=== Section Start ===
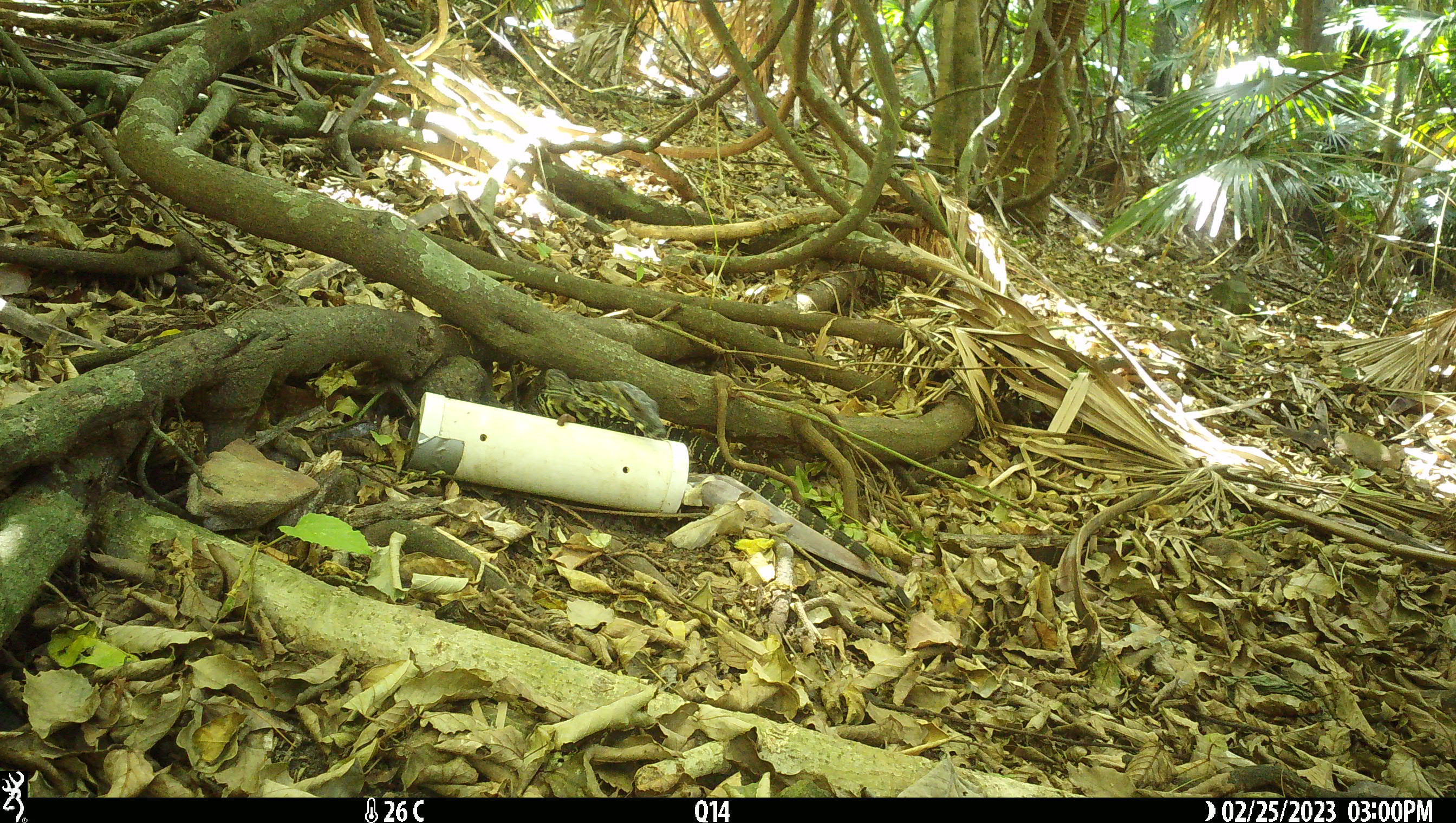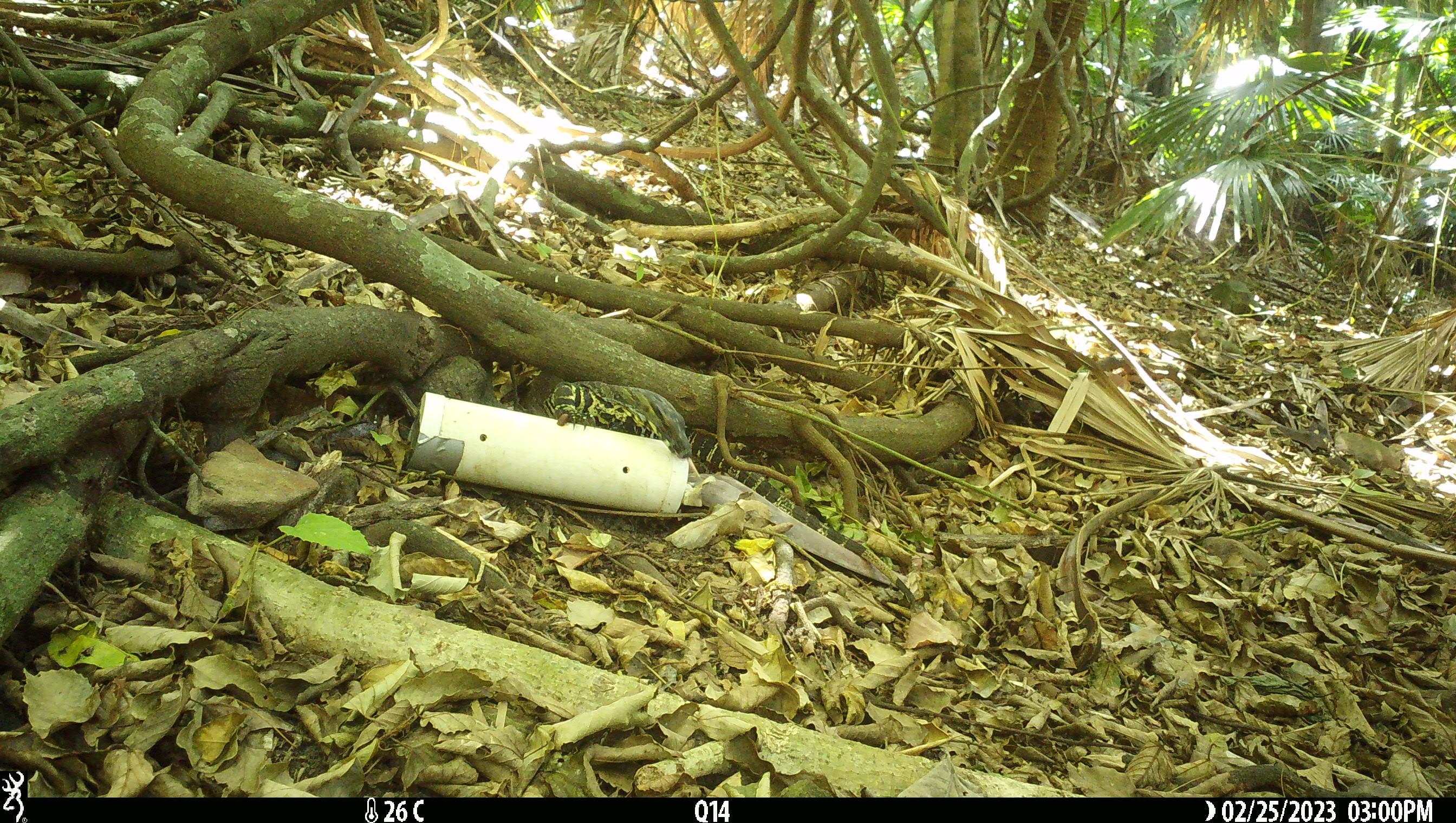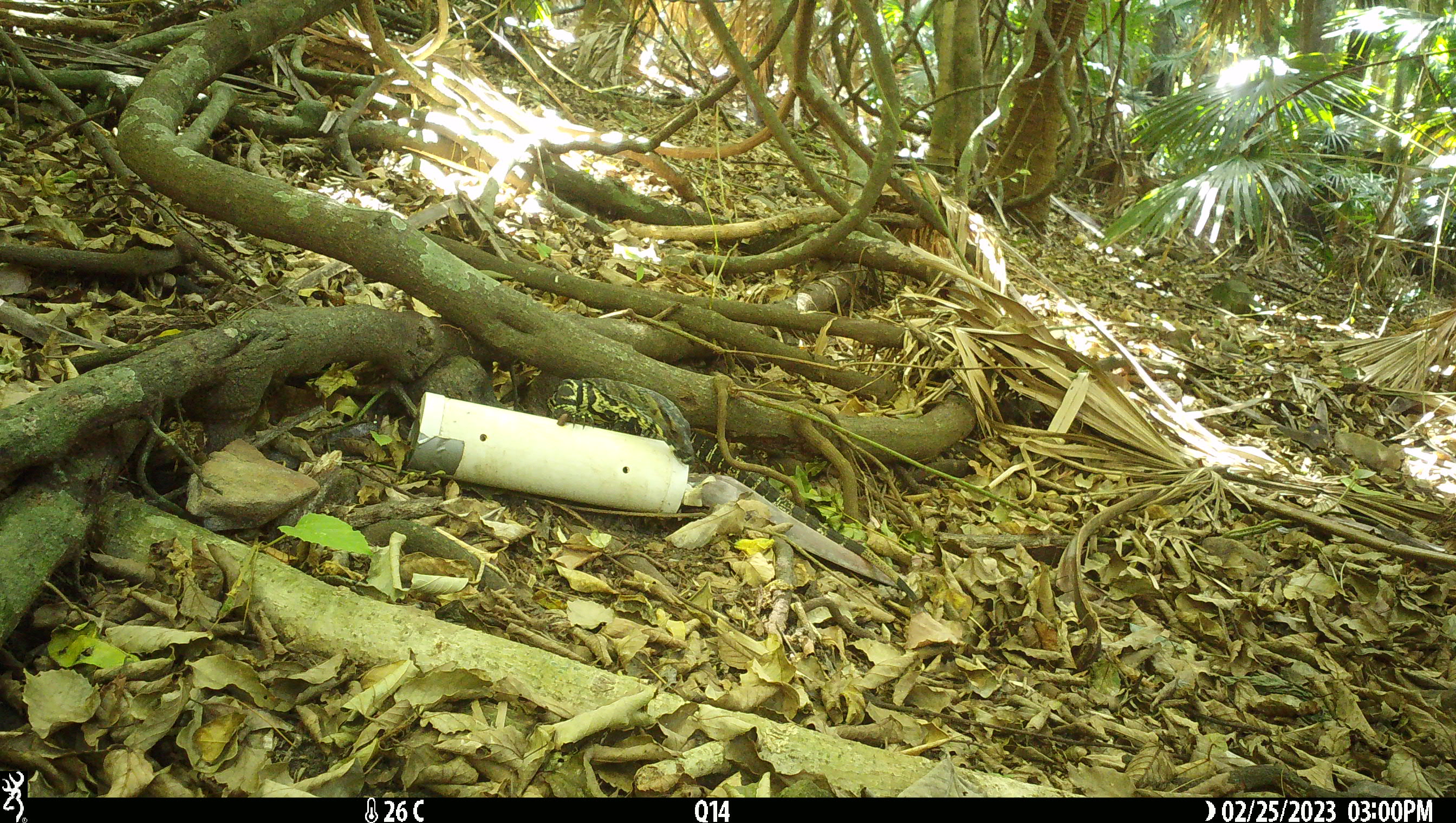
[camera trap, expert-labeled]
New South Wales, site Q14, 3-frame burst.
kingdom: Animalia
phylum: Chordata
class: Reptilia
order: Squamata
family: Varanidae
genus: Varanus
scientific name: Varanus varius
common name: lace monitor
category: goanna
Goanna (lace monitor) (Varanus varius).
=== Section End ===
- _What to work on_
Would you mind repeating the records above exactly, without the pictures?

- _Finished exercise_
[camera trap, expert-labeled]
New South Wales, site Q14, 3-frame burst.
kingdom: Animalia
phylum: Chordata
class: Reptilia
order: Squamata
family: Varanidae
genus: Varanus
scientific name: Varanus varius
common name: lace monitor
category: goanna
Goanna (lace monitor) (Varanus varius).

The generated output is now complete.